(Aim of the exercise):
No picture belongs in the answer, which must hold exactly the lines from the one with "And let's go, eevee!, see" through the final line below.

Data to process Start Marker

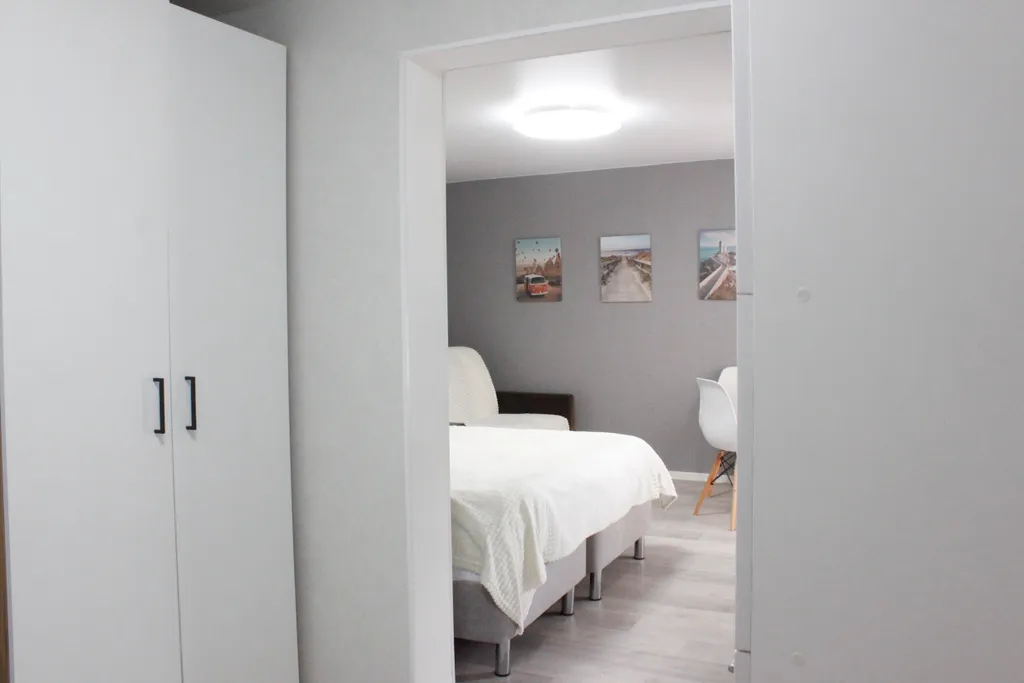 Студия Комфорт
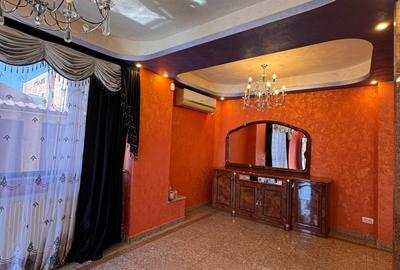 Casa  de Vanzare- 4 Camere-Calea Giulesti-Sector 6-Comision 0% - 9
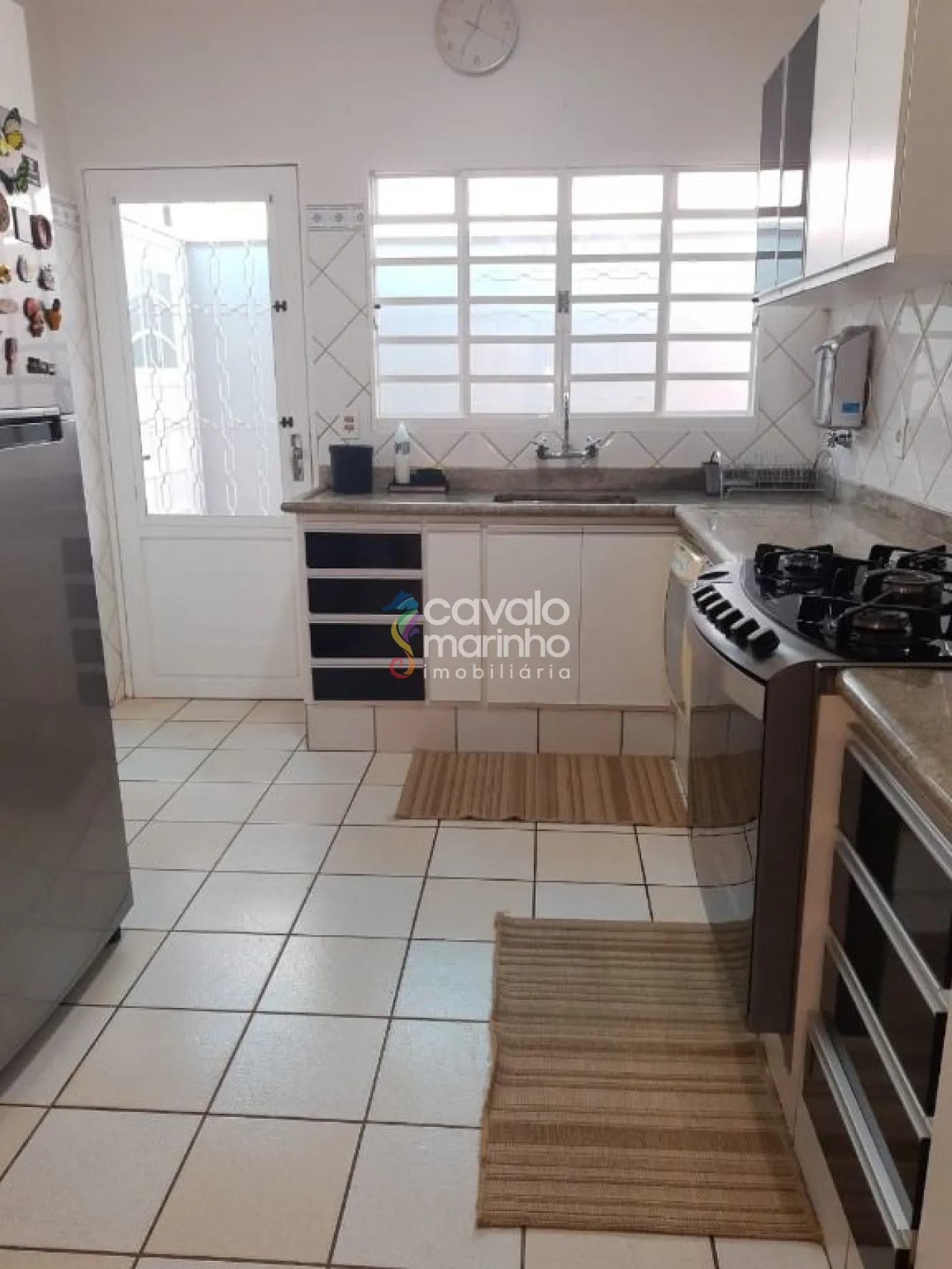 Comprar Casa / Condom&iacute;nio em Ribeir&atilde;o Preto R$ 795.000,00 - Foto 4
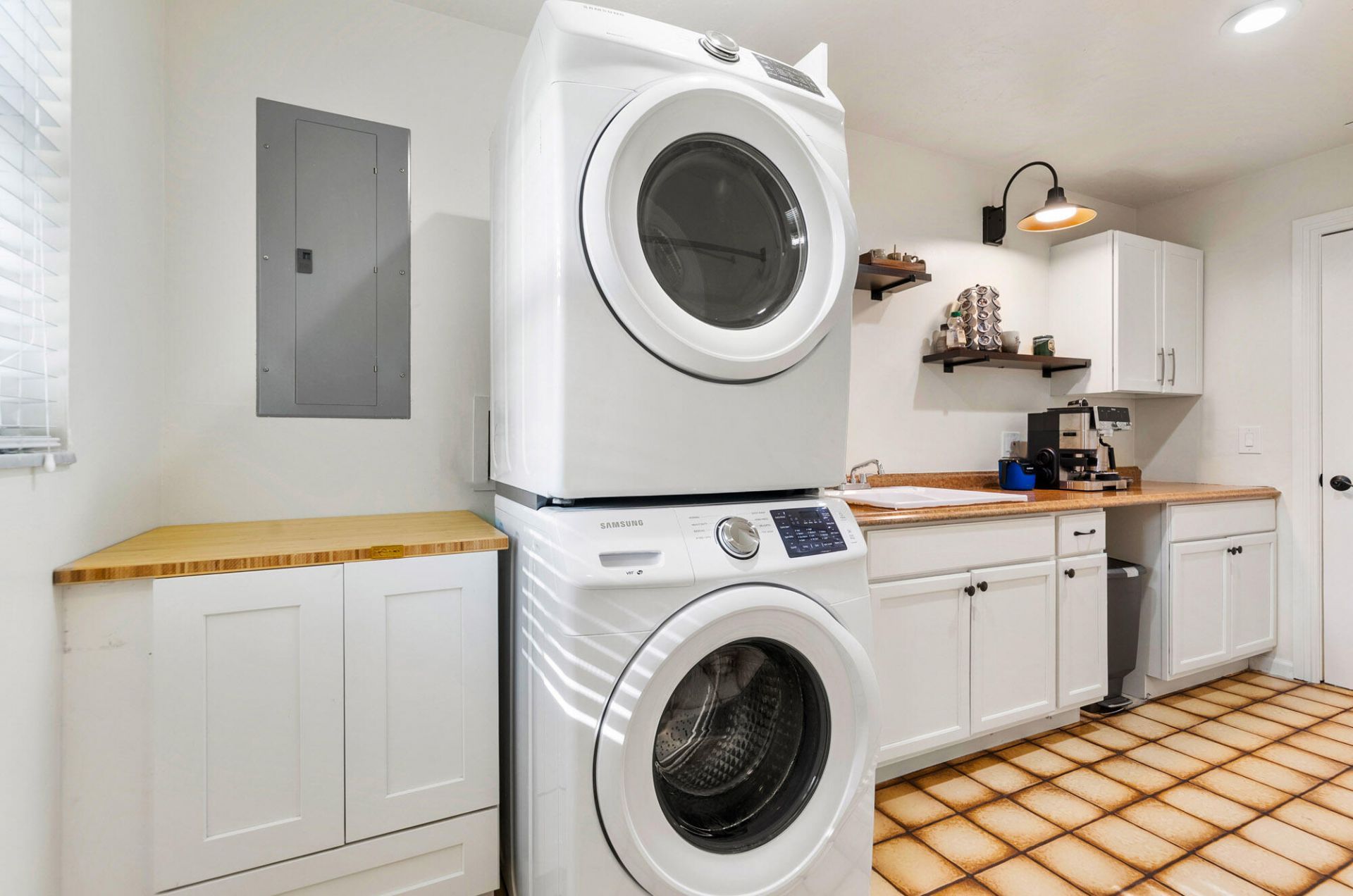 12466 Quercus Lane, Wellington, FL 33414 Photo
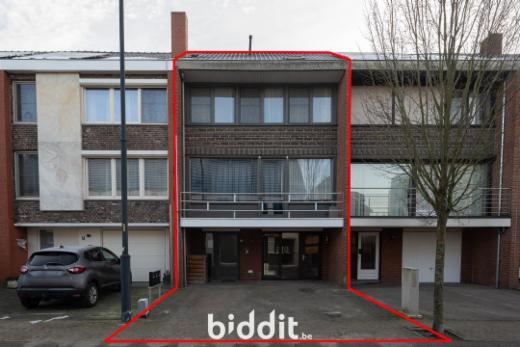 Image de présentation du bien n° 285895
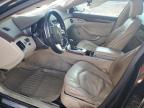 2008 Cadillac Cts  zu verkaufen in Gaston, SC - Side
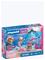 PLAYMOBIL – Underwater Wedding Buffet (72108) – kuva 2
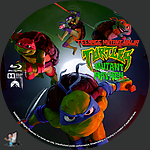 Teenage_Mutant_Ninja_Turtles_Mutant_Mayhem_BD_v5.jpg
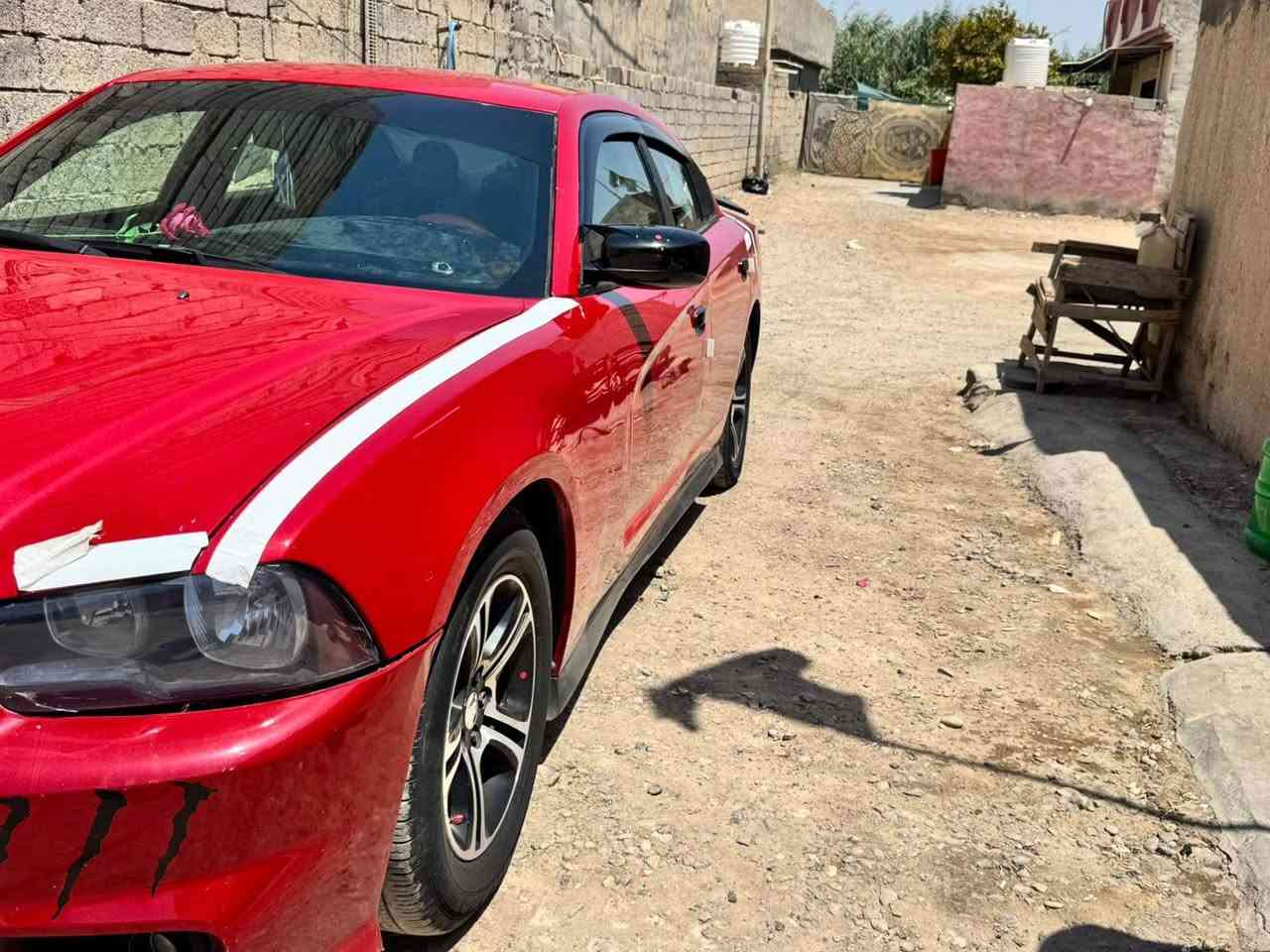 السَلٱمٌ عـَلـْيگمّ
جارجر ادوات مكصوص
متومه 
محرك 6V 3600
كير محرك شرط كير طياره
تبريد ثلج 
صدر طبه
طخم تايرات جديد
حداديه
السعر 53 
يرهم مراوس بمكصوص
العنوان بيجي
***********
‏‪***********‬‏
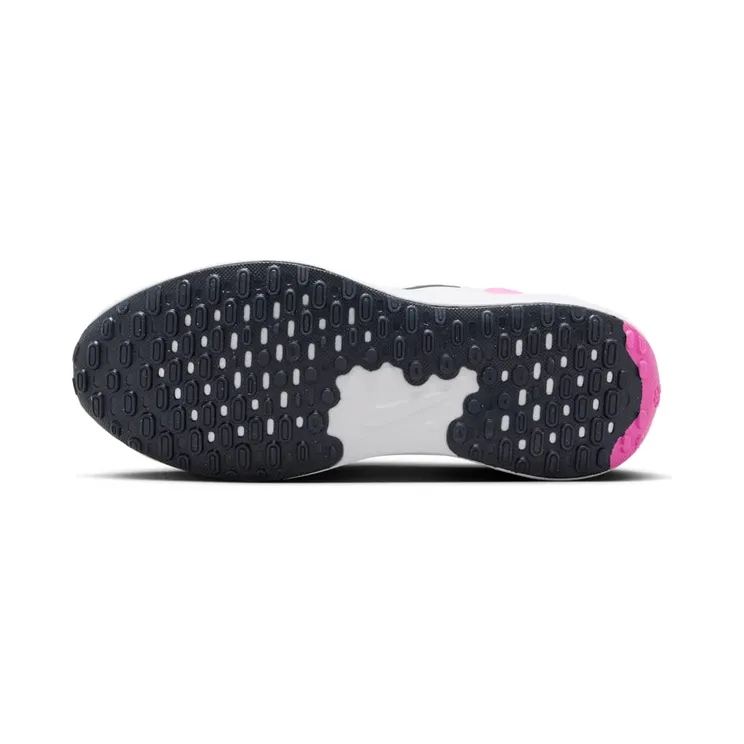 nike-revolution FB7689-103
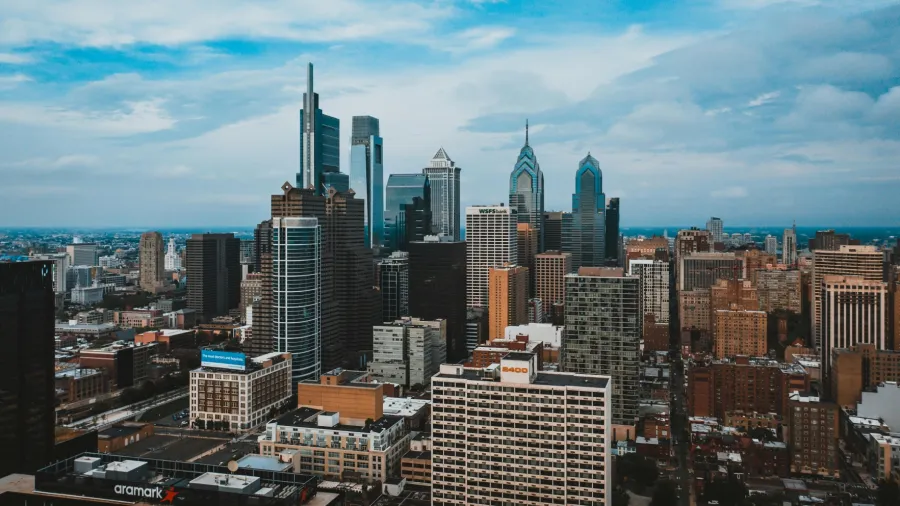 Photo by Kelly on Pexels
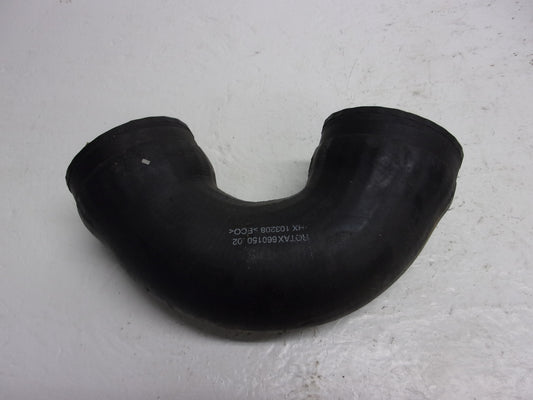 Sea Doo Bombardier 2003-2005 RXT RXP GTX Limited SC OEM Formed Hose # 420660150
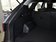 2013款 全新胜达 2.4L AT 4WD 5座智能型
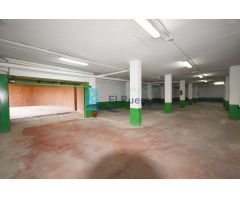 DOS PLAZAS DE GARAJE EN VENTA EN PLAYA GRANDE - REF 63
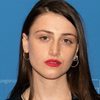 Ani Karseladze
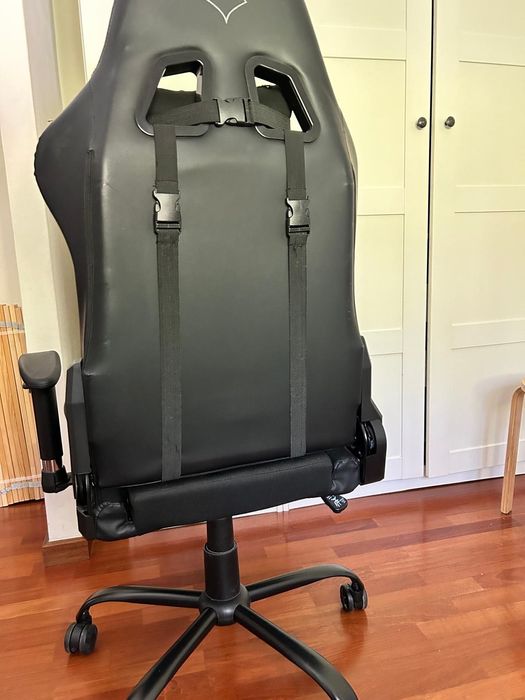 Cadeira Gaming Trust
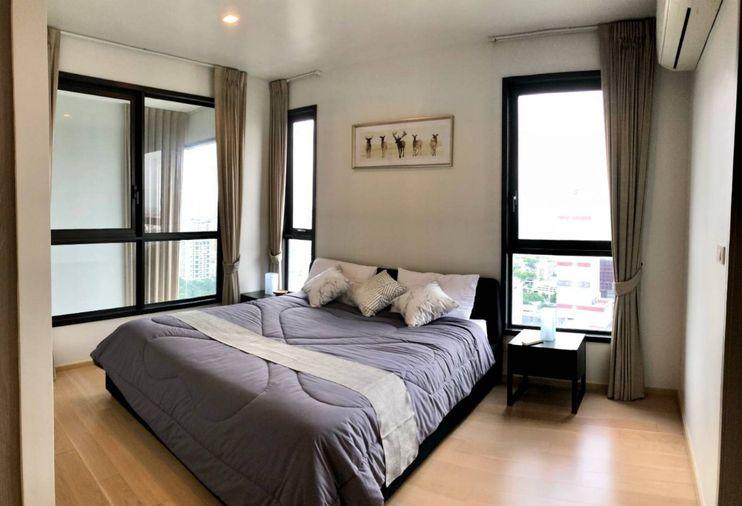 picture ⚡️ The Great Corner Room ⚡️ HQ Thonglor | BTS Thonglor | #PROP002603ENW6 #MKT - 1/11
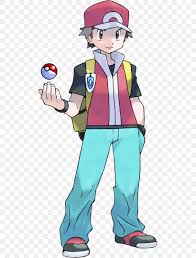 And let's go, eevee!, see green (game). Pokemon Red And Blue Pokemon Sun And Moon Ash Ketchum Pokemon Firered And Leafgreen Pokemon Go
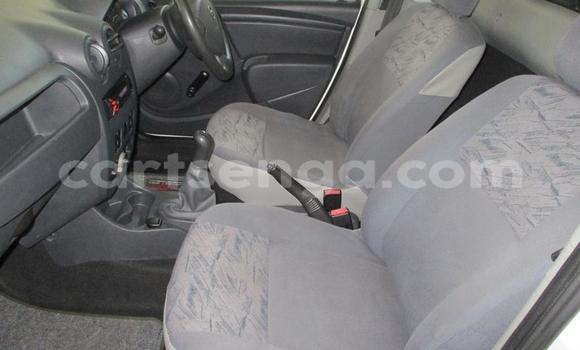 Acheter Occasion Voiture Nissan 200SX Blanc à Manzini, Manzini Acheter Occasion Voiture Nissan 200SX Blanc à Manzini, Manzini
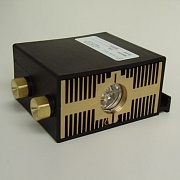 Ламповый модуль Luxtel CeraLux CL1752 (ConMed LINVATEC 300W)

Data to process End Marker

(Reply):
 And let's go, eevee!, see green (game). Pokemon Red And Blue Pokemon Sun And Moon Ash Ketchum Pokemon Firered And Leafgreen Pokemon Go
 Acheter Occasion Voiture Nissan 200SX Blanc à Manzini, Manzini Acheter Occasion Voiture Nissan 200SX Blanc à Manzini, Manzini
 Ламповый модуль Luxtel CeraLux CL1752 (ConMed LINVATEC 300W)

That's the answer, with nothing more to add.